◆ **Задача**
Перепечатайте, пожалуйста, из приведенного ниже отрывка о Бахтине весь текст, начиная со слов «Представленный здесь очень» и вплоть до слов «И. Лаптун (Саранск)» включительно, в точности как в оригинале.

◆ **Предоставленный отрывок**
▬▬▬▬▬▬▬▬▬▬
Если угодно, сталинские репрессии, по его мнению, внесли огром­ный вклад в формирование ряда черт характера той особенной общно­сти, которую именуют «советский народ». А именно: слепое повинове­ние официальной линии партии, правительства и вообще всякого началь­ства. Это привело к парализованности воли, творческого начала, само­стоятельного мнения, инициативы и т.д. В итоге все это вылилось, как мы сейчас уже видим, в тот, казалось бы, загадочный феномен, когда руководство партии, а за ним рядовые члены и вообще большинство народа по команде сверху легко оставили приверженность социалисти­ческим идеалам, и вектор истории нашего Отечества повернулся в дру­гую сторону.

Представленный здесь очень схематично и сжато широкий охват философом современных ему событий отечественной истории свиде­тельствует, безусловно, об энциклопедической образованности и тон­ком аналитическом уме. Мы видим, что в подобном объяснении осуще­ствляется выход в такие пласты осмысления, где соединяются, скажем, такие сферы, как история, биология и психогенетика, крайне слабо раз­витая при жизни М.М. Бахтина. Сегодня мы стали свидетелями тому, что ряд размышлений Михаила Михайловича о судьбе нашего отече­ства, русского народа действительно имели пророческий характер, что еще более подвигает нас к изучению еще только открывающегося нам во всей своей глубине и красе творческого наследия М. Бахтина – одного из ярчайших имен национальной философии прошедшего столетия.

(Публ. М.В. Бахтина)

В. И. Лаптун (Саранск)

УЧИТЕЛЬ

О Михаиле Михайловиче Бахтине, выдающемся мыслителе XX столетия, на сегодняшний день написано очень много. Его жизни и деятельности посвящено большое количество книг и статей, регулярно публикуются архивные материалы. Исследователи стремятся осмыслить, изучить эту многогранную творческую личность со всех сторон: и как философа, и как литературоведа и как культуролога. Однако до сих пор фактически остается в тени такой, на наш взгляд, весьма важный аспект его деятельности как педагогический. А ведь Михаил Михайлович был не только выдающимся ученым, но и прекрасным педагогом, наставником. Более 15 лет он читал лекции по русской и зарубежной литературе в Мордовском пединституте и университете, а также заведовал кафедрами всеобщей литературы (1946-1952) и русской и зарубежной литературы (1952-1961) вышеназванных вузов Мордовии.
▬▬▬▬▬▬▬▬▬▬
◆ **Исходный материал**
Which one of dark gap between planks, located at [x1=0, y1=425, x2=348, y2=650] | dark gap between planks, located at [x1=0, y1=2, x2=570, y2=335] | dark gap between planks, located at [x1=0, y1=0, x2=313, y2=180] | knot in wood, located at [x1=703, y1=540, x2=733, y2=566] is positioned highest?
▬▬▬▬▬▬▬▬▬▬
◆ **Ответ**
Представленный здесь очень схематично и сжато широкий охват философом современных ему событий отечественной истории свиде­тельствует, безусловно, об энциклопедической образованности и тон­ком аналитическом уме. Мы видим, что в подобном объяснении осуще­ствляется выход в такие пласты осмысления, где соединяются, скажем, такие сферы, как история, биология и психогенетика, крайне слабо раз­витая при жизни М.М. Бахтина. Сегодня мы стали свидетелями тому, что ряд размышлений Михаила Михайловича о судьбе нашего отече­ства, русского народа действительно имели пророческий характер, что еще более подвигает нас к изучению еще только открывающегося нам во всей своей глубине и красе творческого наследия М. Бахтина – одного из ярчайших имен национальной философии прошедшего столетия.

(Публ. М.В. Бахтина)

В. И. Лаптун (Саранск)